Two NASA astronauts and a Russian cosmonaut undocked from the International Space Station while inside a Russian Soyuz ferry ship. This happened earlier this week, on Thursday, and the ship flew a lap around the Space Station (the outpost which has been in space for almost 20 years) in order to take some photos and then it made its way towards Earth.
It managed to land exactly where it was supposed to, on the steppe of Kazakhstan, wrapping up a stay in space of approximately 197 days. The ship, officially called the Soyuz MS-08/545 descent module, descended while it was supported by an orange and white parachute. The event was pretty jarring, the touchdown being assisted by rockets and it finally happened at 7:45 a.m. EDT (GMT-4) just southwest of Dzhezkazgan, Kazakhstan.

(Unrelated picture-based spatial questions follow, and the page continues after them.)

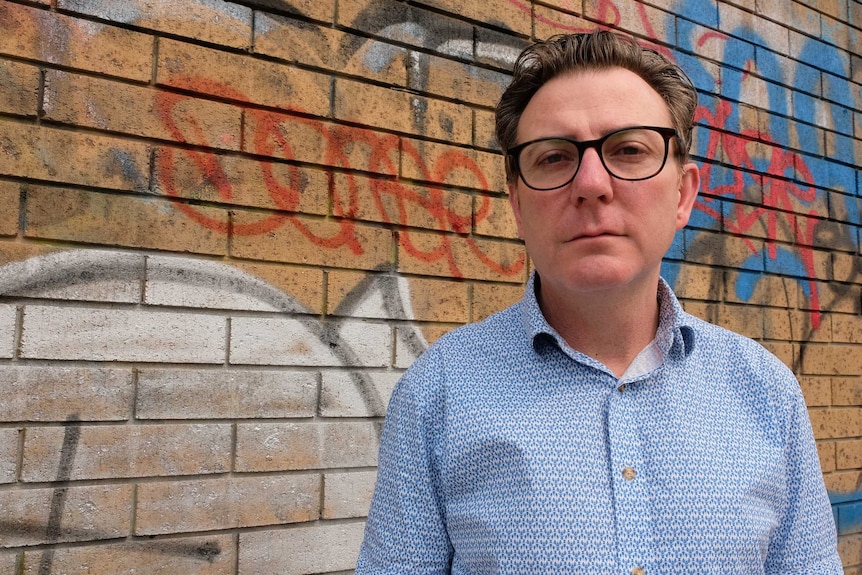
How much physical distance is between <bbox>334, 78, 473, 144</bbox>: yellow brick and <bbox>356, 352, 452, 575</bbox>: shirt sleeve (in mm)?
1502

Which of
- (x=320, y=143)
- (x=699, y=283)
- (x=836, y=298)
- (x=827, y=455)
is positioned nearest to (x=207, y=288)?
(x=320, y=143)

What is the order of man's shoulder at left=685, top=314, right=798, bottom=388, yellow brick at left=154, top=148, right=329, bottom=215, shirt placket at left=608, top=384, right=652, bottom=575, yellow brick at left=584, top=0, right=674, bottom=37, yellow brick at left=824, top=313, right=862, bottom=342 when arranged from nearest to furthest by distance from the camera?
shirt placket at left=608, top=384, right=652, bottom=575 < man's shoulder at left=685, top=314, right=798, bottom=388 < yellow brick at left=154, top=148, right=329, bottom=215 < yellow brick at left=584, top=0, right=674, bottom=37 < yellow brick at left=824, top=313, right=862, bottom=342

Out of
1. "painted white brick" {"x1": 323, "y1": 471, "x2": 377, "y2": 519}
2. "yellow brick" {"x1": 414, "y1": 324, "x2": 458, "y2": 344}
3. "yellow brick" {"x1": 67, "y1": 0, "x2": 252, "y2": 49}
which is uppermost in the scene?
"yellow brick" {"x1": 67, "y1": 0, "x2": 252, "y2": 49}

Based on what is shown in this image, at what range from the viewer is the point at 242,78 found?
8.00 ft

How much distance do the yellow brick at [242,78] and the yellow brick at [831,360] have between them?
275 centimetres

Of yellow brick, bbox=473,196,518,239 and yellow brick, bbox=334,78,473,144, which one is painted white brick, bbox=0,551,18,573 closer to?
yellow brick, bbox=334,78,473,144

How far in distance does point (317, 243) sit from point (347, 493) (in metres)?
0.82

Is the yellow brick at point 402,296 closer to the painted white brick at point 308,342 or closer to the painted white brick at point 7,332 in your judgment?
the painted white brick at point 308,342

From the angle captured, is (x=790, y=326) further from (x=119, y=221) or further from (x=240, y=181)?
(x=119, y=221)

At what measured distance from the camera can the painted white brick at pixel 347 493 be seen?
249cm

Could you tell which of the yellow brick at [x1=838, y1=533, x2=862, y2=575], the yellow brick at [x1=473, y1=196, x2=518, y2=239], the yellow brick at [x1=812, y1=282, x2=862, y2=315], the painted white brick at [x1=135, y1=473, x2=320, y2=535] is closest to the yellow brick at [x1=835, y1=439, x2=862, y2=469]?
the yellow brick at [x1=838, y1=533, x2=862, y2=575]

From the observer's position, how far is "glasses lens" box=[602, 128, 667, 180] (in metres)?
1.33

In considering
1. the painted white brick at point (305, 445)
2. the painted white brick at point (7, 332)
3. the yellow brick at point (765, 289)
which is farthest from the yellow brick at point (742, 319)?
the painted white brick at point (7, 332)

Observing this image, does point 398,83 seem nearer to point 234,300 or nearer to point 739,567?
point 234,300
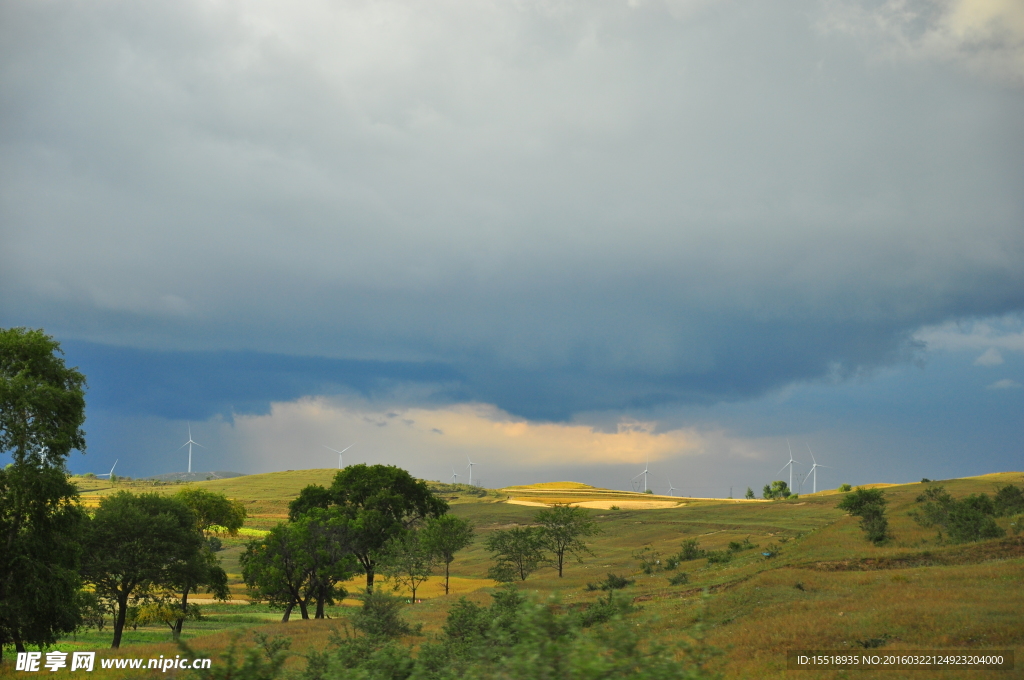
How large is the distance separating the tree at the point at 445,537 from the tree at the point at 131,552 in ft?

Naturally, there were some Russian recovery crews which jumped into action as quickly as possible, storming the charred module in order to help the three astronauts exit the ship. They are Commander Oleg Artemyev, flight engineer Drew Feustel and astronaut Ricky Arnold. They began to re-adapt to gravity after they have spent six and a half months in orbit.
All three space-men appeared to be healthy and in good spirits as they were sent off to recliners in the vicinity so that they could be medically investigated and, of course, so that they could call home to speak with their families and friends. Four hours earlier, at 3:57 a.m., they began to fall back to Earth, as the Soyuz capsule released itself from the space station.
Artemyev performed the loop around the ISS while Feustel took a photo survey of the module that will soon celebrate 20 years of age. A reputable lab, it has been manned by rotating astronaut-cosmonauts crews ever since October 2000.